The Agricultural Frontier

Federal government policy and the transcontinental railroads both encouraged the agricultural development of the trans‐Mississippi West. The Homestead Act of 1862 provided 160 effectively free acres to the head of a family who resided on the land for five years; the land could also be acquired after only six months for $1.25 an acre. Although the price was right, small farms were not efficient, given the semiarid conditions on the Great Plains. Under the Timber Culture Act (1873), homesteaders could increase their holdings and acquire an additional 160 acres if they agreed to plant and maintain trees on part of that land. The Desert Land Act (1877) gave farmers an additional 640 acres at $1.25 an acre if the land was irrigated within three years. Many settlers still preferred to buy land from the railroads, which had received millions of acres through federal land grants. There was no limit on the amount of land that could be purchased, and the proximity to the rail lines gave settlers ready access to the markets in the East.
 

Farming on the Great Plains. Settlers quickly realized that the Plains did not yield crops as readily as the land in the East. Necessary but expensive aspects of agriculture on the Great Plains included dry farming, which involved plowing deeply for moisture, then breaking up the soil surface to catch and hold any precipitation. Dry farming required a heavy reliance on agricultural machinery, such as improved steel plows (“sod busters”), threshing and haymaking machines, and seed drills and used windmills to pump water from deep underground. Another important innovation was barbed wire, patented in 1874, which allowed farmers to fence their fields in a region where timber was in short supply, thereby keeping cattle from trampling their crops.

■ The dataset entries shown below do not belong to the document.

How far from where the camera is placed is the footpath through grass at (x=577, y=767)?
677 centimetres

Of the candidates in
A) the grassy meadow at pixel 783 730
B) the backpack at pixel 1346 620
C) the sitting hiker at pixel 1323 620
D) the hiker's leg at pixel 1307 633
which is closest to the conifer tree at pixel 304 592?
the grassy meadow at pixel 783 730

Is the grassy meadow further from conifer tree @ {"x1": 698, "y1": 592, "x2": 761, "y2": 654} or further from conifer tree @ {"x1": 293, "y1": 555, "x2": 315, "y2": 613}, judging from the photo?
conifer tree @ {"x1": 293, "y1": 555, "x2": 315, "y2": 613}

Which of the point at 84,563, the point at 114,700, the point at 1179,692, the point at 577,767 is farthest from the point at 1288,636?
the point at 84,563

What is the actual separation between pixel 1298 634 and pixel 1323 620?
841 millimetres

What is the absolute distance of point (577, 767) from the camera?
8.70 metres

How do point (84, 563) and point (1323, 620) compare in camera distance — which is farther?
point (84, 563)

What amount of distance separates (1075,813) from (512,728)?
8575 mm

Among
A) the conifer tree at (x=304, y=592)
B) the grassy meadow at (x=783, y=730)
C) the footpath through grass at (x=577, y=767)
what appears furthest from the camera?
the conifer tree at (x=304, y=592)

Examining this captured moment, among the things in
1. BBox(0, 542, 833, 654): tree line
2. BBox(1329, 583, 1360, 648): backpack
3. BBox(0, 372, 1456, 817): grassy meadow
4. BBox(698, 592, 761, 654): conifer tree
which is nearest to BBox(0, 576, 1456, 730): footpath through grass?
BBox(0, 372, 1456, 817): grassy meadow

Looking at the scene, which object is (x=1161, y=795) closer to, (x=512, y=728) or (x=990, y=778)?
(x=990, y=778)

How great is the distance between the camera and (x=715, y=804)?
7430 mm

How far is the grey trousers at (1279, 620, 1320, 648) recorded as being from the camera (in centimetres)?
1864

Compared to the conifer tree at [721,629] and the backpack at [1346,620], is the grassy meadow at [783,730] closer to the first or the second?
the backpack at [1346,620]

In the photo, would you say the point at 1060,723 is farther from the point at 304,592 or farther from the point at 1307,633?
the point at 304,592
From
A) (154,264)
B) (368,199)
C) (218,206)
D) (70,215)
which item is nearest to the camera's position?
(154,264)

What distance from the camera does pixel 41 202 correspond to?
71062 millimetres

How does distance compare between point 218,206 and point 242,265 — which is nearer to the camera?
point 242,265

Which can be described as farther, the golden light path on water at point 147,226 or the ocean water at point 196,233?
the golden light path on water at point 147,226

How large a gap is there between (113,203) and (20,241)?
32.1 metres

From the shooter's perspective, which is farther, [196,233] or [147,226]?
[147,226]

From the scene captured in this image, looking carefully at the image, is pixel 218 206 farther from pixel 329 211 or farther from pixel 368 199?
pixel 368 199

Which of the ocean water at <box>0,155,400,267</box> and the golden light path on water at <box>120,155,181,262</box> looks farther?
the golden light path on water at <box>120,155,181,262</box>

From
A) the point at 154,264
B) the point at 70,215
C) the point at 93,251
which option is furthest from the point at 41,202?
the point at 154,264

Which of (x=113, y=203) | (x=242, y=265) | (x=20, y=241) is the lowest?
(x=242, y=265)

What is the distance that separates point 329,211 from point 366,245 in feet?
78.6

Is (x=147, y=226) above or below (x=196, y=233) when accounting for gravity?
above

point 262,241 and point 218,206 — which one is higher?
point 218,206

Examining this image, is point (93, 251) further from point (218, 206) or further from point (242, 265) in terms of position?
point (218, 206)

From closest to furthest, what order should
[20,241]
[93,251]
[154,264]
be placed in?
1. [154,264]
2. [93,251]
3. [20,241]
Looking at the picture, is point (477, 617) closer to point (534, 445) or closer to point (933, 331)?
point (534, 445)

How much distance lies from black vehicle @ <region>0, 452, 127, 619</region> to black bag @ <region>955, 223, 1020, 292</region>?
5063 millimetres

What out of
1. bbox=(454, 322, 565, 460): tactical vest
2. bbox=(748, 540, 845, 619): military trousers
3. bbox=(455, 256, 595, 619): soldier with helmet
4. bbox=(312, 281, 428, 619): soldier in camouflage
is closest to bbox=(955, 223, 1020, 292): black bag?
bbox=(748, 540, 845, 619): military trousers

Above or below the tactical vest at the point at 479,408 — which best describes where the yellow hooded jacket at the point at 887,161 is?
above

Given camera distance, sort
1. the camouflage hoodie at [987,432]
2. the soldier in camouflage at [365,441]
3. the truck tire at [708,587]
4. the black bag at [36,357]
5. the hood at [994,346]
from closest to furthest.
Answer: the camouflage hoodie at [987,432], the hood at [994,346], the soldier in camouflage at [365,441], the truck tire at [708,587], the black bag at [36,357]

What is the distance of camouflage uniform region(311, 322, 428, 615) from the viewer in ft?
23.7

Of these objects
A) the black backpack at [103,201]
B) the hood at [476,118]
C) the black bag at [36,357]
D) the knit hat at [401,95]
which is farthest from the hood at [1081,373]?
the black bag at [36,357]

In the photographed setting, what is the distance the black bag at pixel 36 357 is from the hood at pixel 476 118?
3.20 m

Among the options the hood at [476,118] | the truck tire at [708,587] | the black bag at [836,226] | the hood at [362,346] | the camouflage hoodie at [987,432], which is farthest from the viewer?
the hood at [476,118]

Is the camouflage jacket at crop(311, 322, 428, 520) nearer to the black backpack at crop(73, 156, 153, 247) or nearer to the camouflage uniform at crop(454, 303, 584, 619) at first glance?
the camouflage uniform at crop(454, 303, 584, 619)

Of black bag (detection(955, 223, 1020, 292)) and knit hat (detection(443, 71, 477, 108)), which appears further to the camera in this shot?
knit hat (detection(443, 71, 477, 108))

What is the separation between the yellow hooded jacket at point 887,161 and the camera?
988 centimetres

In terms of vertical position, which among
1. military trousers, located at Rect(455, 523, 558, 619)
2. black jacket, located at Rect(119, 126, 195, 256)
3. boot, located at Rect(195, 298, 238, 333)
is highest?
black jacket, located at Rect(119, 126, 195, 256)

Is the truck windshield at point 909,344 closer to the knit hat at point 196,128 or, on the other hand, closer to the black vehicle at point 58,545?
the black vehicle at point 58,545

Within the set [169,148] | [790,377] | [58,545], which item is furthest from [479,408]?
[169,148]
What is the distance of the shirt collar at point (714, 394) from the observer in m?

The average farm in the West was larger than those in other regions of the country, sometimes twice the acreage. In the 1870s, so‐called bonanza farms were established in the wheat‐growing northern Plains. Ranging from 1,000 to over 10,000 acres, they were highly mechanized and relied on a large number of laborers to bring in a single crop. Although most disappeared by the 1890s, the bonanza farms were symbolic of the trend toward large‐scale agriculture that began in the West.

Farm production and declining prices. Bringing new lands under cultivation and the widespread use of machinery led to a tremendous increase in farm production. The wheat crop, which became an export staple, grew from 170 million bushels at the end of the Civil War to more than 700 million bushels by the close of the century. Overproduction in the United States and expanded crop production in Argentina, Australia, Canada, and Russia drove agricultural prices down during the same period. Unfortunately, American farmers did not seem to understand how the market operated. When prices fell, the inclination was to plant more, which added to the worldwide surplus and pushed prices still lower.

The promise of wealth through agriculture failed to materialize for most settlers in the West. They had borrowed heavily to buy their land and equipment and, as prices continued to fall, were unable to pay their debts. Foreclosures and the number of tenant farmers steadily increased in the late nineteenth century, particularly on the Great Plains. Farmers typically blamed their plight on others: the railroads for charging exorbitant shipping rates; the federal government for keeping the supply of money tight by adhering to the gold standard; and middlemen, such as grain elevator operators, for not paying the full value for their crops. Although organizations such as the Patrons of Husbandry or the Grange, (which was founded in 1867 and grew quickly to more than a million members) brought redress of some grievances, discontent among the farmers continued to grow at the end of the nineteenth century.